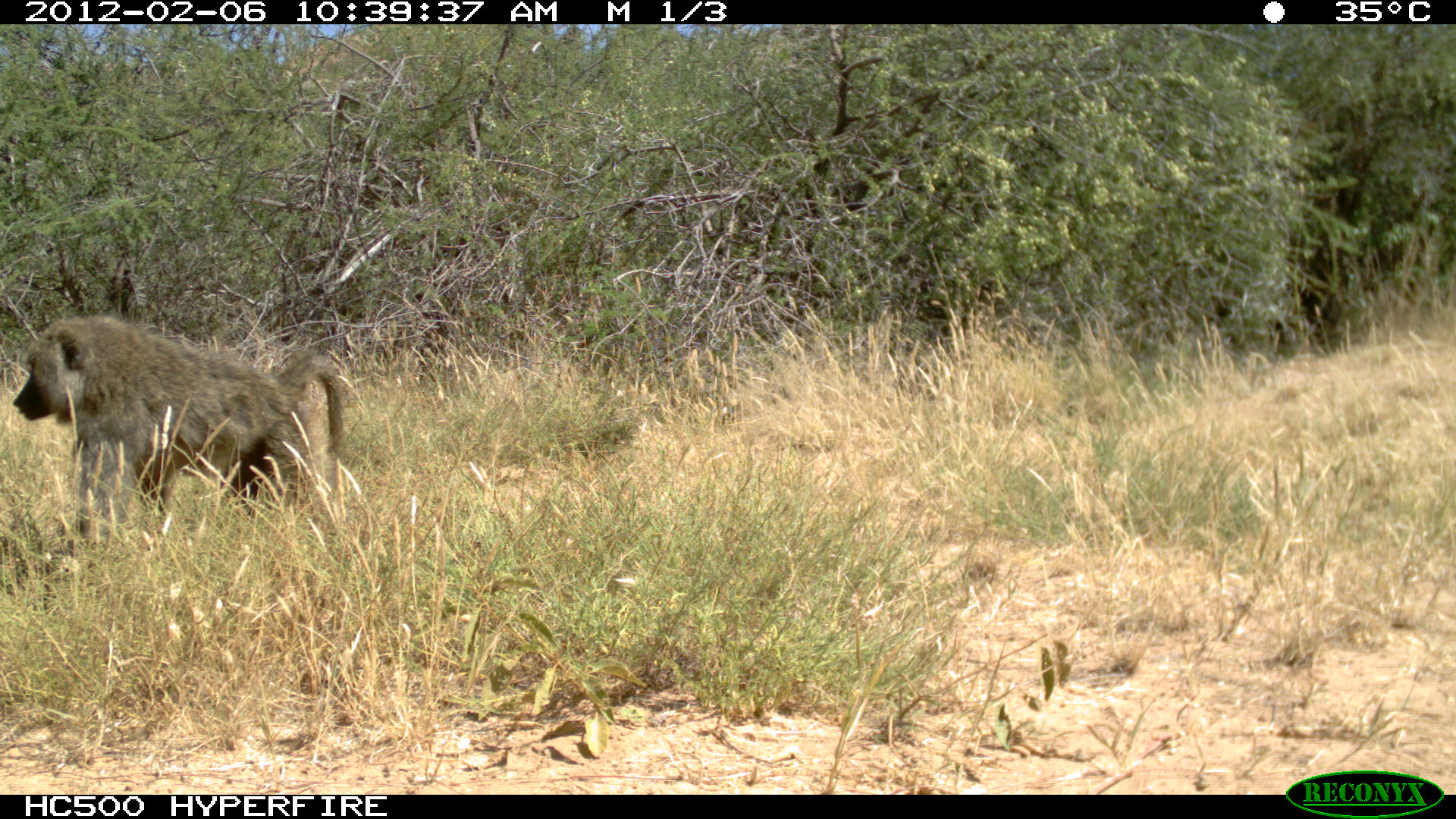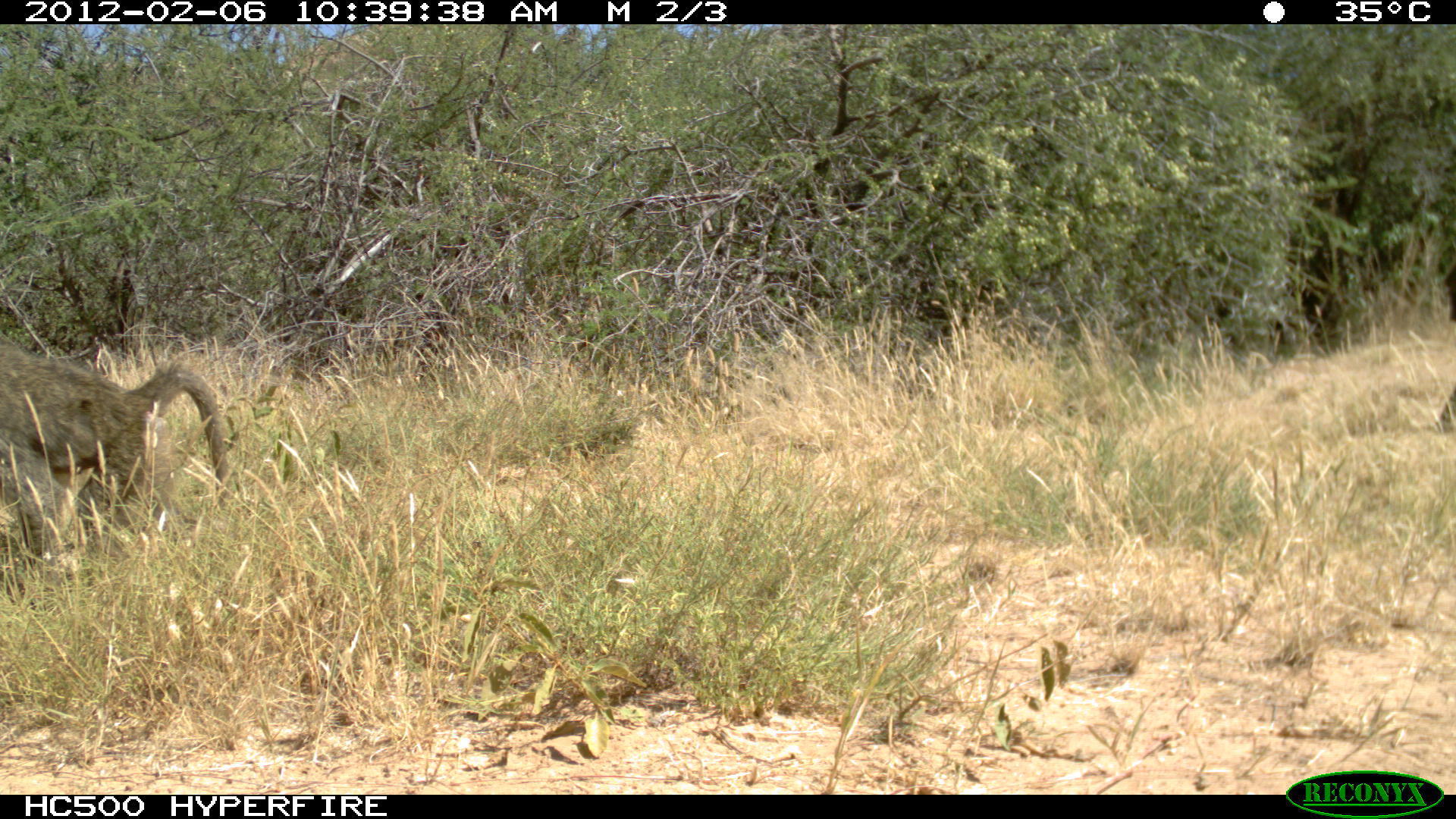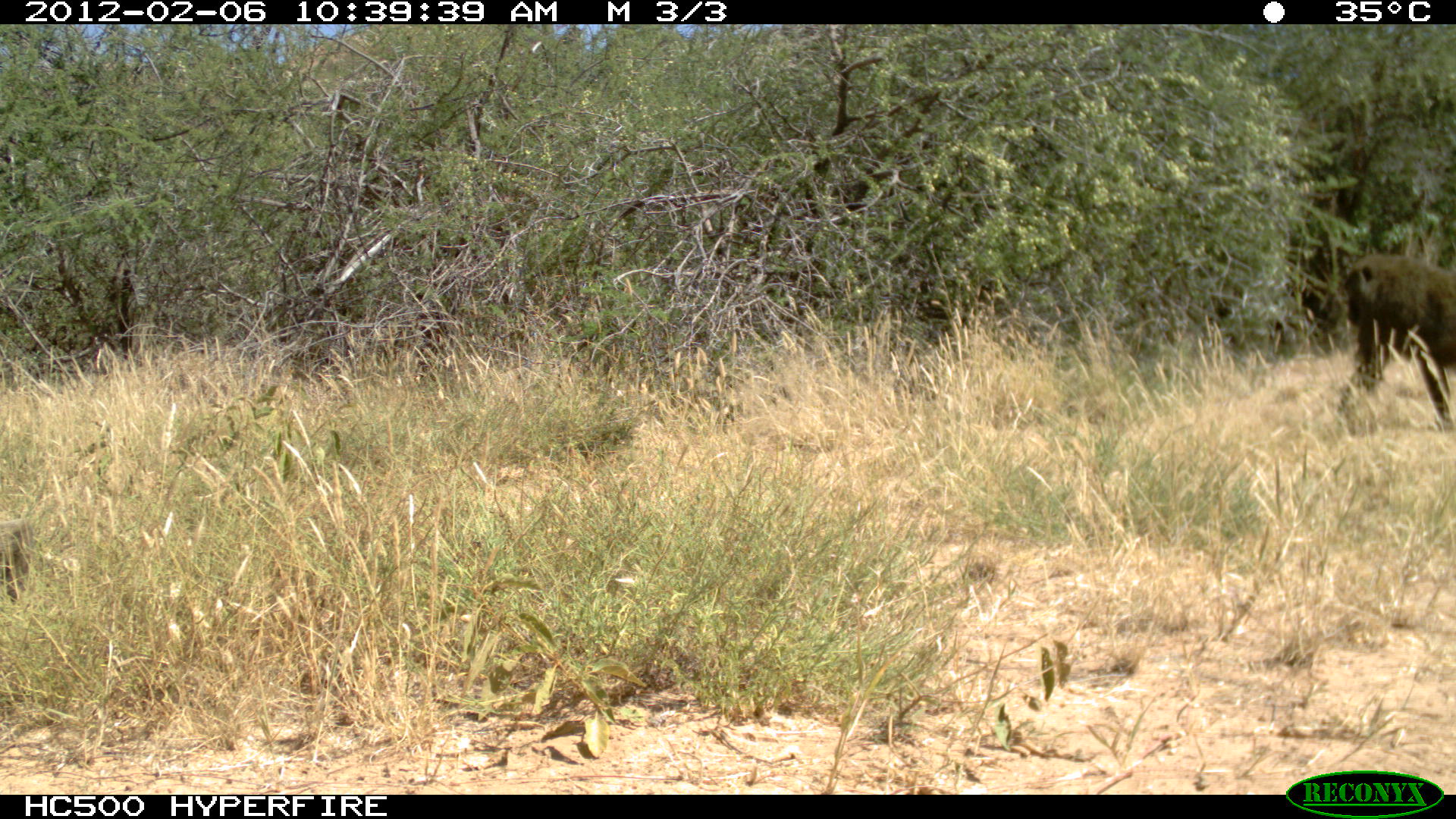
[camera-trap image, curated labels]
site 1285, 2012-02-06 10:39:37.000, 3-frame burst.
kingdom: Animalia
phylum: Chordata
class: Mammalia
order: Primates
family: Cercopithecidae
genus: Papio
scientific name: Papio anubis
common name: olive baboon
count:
------
## WORK REQUIRED:
Could every line above be set down exactly, with the pictures omitted?

## YOUR SOLUTION:
[camera-trap image, curated labels]
site 1285, 2012-02-06 10:39:37.000, 3-frame burst.
kingdom: Animalia
phylum: Chordata
class: Mammalia
order: Primates
family: Cercopithecidae
genus: Papio
scientific name: Papio anubis
common name: olive baboon
count:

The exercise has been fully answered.